Изменить стиль страницы

НА МАНЧУКИ

Манчук—на Урале чучело утки из деревянной болванки с натянутой на нее шкуркой утки с крыльями и головой.

На некотором расстоянии нет возможности различить манчуки от живых уток. Ставят их десятками на подманку целых стай.

Итак, мы выехали трое, везя каждый по большому мешку манчуков, ехали разными способами долго и упорно, — ну, и приехали. Говорят: Филькина пристань.

Песчаная коса выдалась далеко в безбрежное море мутной воды.

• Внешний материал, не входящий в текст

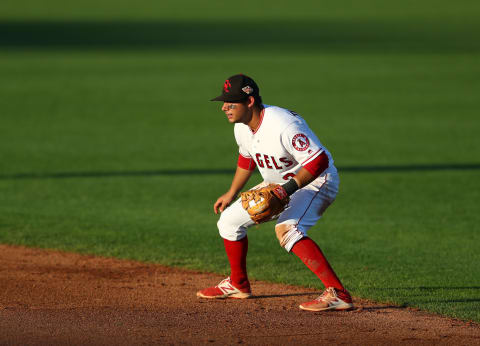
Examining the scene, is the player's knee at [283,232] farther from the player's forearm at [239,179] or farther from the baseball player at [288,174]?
the player's forearm at [239,179]

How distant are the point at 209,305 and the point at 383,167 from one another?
290 inches

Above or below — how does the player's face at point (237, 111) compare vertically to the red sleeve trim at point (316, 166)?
above

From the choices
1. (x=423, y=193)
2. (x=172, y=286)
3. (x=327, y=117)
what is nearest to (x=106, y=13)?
(x=327, y=117)

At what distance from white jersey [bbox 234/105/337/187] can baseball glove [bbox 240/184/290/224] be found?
0.21 m

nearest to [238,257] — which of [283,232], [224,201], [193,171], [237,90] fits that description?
[224,201]

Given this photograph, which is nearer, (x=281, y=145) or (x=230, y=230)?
(x=281, y=145)

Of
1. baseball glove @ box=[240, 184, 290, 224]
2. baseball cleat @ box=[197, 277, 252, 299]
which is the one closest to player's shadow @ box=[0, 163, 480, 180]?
baseball cleat @ box=[197, 277, 252, 299]

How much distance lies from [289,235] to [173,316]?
3.34 ft

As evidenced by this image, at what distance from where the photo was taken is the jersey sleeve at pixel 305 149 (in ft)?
19.3

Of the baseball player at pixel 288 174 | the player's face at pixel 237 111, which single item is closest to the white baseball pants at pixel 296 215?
the baseball player at pixel 288 174

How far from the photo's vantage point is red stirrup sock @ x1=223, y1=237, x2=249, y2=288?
645 cm

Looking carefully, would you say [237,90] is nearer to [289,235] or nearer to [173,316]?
[289,235]

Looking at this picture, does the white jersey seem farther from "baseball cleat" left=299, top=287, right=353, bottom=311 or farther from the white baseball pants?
"baseball cleat" left=299, top=287, right=353, bottom=311

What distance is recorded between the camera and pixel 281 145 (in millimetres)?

У косы, приткнувшись к песку, полулежат три челнока. Около них стоит и улыбается необыкновенной величины человек. Это Филька? Нет, это Тимофей. Пристани, в сущности, никакой тут нет, она, когда вода спадает, бывает недалеко отсюда—километров за пятнадцать. Тимофея тоже, в сущности, правильнее было бы назвать Мамонтом—такие клочья рыжебурой шерсти буйной гривой покрывают его голову и обрамляют лицо. Почему он без шапки? Никогда не носит. Ну, ну… Впрочем, великан улыбается очень приветливо. Здесь и ставятся эти самые манчуки? Нет, в челноках надо еще проехать километров тридцать, да это ничего: Тимофей довезет. Несомненно, беспокоиться нечего: этот-то уже довезет.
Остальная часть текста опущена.